Union demand leads to triple average wage increase

The indignation launched by the majority unions, demanding for this year a wage increase by agreement which is around 4%, threatens to shake up the recent development of collective bargaining in Spain. If the union demand succeeds, the wage increase would almost triple the average advance recorded last year, which stood at 1.47%.

A rise of such intensity, in a single year, would constitute a completely abnormal event in the historical series, to which must be added the associated risks of a rally in wages so sudden in times of high inflation like the current. It is not in vain that such brutal increases in labor wages are extremely counter-productive, insofar as they tend to have repercussions on consumer prices and to anchor them at high levels. These are the dreaded side effects of inflation.

The possibility of an intense increase in wages subject to the agreement this year is not based solely on the very ambitious trade union demands, which have already come, in certain specific cases, to defend increases up to 5%as revealed by the employers’ association of small and medium-sized enterprises Cepyme.

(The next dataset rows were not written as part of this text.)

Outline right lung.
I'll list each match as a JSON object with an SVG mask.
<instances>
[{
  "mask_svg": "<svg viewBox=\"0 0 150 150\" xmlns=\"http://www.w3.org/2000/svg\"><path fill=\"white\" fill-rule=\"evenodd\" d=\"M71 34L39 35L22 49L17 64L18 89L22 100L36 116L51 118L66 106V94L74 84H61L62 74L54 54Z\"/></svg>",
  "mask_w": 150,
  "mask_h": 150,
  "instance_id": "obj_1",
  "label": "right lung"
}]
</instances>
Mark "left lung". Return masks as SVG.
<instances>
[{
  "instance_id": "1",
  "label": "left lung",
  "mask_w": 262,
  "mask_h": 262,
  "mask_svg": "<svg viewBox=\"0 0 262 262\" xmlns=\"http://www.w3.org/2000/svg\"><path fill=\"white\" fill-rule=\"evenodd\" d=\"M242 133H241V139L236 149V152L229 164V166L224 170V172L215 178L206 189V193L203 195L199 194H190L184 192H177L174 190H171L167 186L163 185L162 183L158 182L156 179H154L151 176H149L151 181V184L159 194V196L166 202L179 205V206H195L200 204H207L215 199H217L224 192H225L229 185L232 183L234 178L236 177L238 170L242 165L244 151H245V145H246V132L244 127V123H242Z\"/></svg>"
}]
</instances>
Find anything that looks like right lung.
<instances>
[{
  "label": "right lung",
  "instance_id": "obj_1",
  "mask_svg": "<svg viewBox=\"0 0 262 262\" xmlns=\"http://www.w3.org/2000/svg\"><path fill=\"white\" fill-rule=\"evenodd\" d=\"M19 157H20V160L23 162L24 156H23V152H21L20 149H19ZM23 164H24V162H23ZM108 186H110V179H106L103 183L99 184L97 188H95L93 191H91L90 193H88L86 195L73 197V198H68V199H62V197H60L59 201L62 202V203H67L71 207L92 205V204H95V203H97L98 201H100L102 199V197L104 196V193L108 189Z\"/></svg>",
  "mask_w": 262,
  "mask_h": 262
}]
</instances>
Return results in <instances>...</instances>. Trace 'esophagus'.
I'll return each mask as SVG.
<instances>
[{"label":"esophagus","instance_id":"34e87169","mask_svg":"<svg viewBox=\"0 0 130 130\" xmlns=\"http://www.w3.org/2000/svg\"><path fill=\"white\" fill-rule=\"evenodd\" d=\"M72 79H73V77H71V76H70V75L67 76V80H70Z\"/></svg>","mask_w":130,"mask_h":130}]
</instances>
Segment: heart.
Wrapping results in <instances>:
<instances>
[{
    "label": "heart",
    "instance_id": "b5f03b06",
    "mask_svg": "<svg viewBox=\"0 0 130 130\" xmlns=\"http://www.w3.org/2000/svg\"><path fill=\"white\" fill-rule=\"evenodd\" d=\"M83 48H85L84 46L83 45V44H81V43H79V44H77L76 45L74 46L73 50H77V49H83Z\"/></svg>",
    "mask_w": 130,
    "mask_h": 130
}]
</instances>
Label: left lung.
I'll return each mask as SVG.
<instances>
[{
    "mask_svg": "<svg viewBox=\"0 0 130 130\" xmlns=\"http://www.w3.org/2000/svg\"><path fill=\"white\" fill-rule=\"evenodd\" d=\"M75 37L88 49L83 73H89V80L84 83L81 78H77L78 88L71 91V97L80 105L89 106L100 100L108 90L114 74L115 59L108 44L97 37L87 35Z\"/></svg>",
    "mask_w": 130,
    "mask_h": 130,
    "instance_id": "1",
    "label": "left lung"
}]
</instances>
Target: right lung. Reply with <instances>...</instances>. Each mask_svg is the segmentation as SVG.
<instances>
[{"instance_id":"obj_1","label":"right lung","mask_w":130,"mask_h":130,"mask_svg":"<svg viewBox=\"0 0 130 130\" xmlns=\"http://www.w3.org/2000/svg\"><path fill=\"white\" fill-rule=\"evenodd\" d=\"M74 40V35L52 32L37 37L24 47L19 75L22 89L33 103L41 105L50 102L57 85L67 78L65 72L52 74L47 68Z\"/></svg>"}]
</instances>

Moreover, the very evolution of the negotiations, in the barely two months that have passed in 2022, points in the same direction. Specifically, data from the Ministry of Labor, relating to the last month, show that the average increase in wages in collective agreements, revised or signed with effect from January this year, amounts to 2%.

Already at pre-crisis level

This is the highest rate since 2019, when inflation levels were very different and, above all, when the effects of the economic crisis derived from Covid-19 were still far away.

Even more striking is the fact that the percentage increase in wages per agreement between December 2021 and January 2022 is around 0.5%, a totally unusual rate, due to its high amount, in any year in the other. .

And there is one more third driver likely to contribute to overheating wages in this exercise. The labor reform recently approved in Congress modifies its 2012 predecessor with regard to the pre-eminence of company agreements over branch agreements.

Today, with the changes agreed by Labor with social agents, sectoral agreements again have primacy, which makes it easier for companies to be forced to pass on the current high inflation to the salaries of their staff. , despite expectations that prices could ease as early as next May.

Moreover, the declared objective of the unions is to once again generalize salary review clauses, which protect salaries from losses of purchasing power.

This legal figure has shown a marked decline in recent years, characterized by much more moderate levels of consumer prices than current levels, capable of exceeding 6% according to the final CPI data of last January, published by the INE.

Wage review clauses

As a result of this process, out of a total of 2,866 collective agreements registered last year, only 15.8% (456 in absolute terms) included a salary review clause. Of these, an even smaller number, 354, envisaged this provision being applied retroactively.

The unions now want to propose a return to a situation similar to that of the year 2000 when approximately half of the collective agreements provided for this type of cushion against price increases.

Since 2008, the crisis forces it to be left more and more in disusewhich had an undeniable positive effect in promoting economic recovery after the crisis that lasted until 2013. Wage moderation led to the phenomenon called internal devaluation, which allowed Spanish exports to gain competitiveness in international markets .

In the current context, the challenge now arises of preserving this competitiveness by dealing with the undeniable loss of purchasing power suffered by wages in the face of very high inflation.

This loss is undeniable when you consider that the average increase in work-related compensation, of 1.47% per agreement in 2021, was well below the average CPI rate that year. However, there are other solutions that go beyond rapid and large salary increases in a single year, such as those now being considered again.

The employers’ association CEOE has already proposed that in the future CCT the salary guidelines be redefined with a longer time horizon, possibly three years, in order to have more margin to compensate for the losses of purchasing power suffered without running the risk to reinject inflation.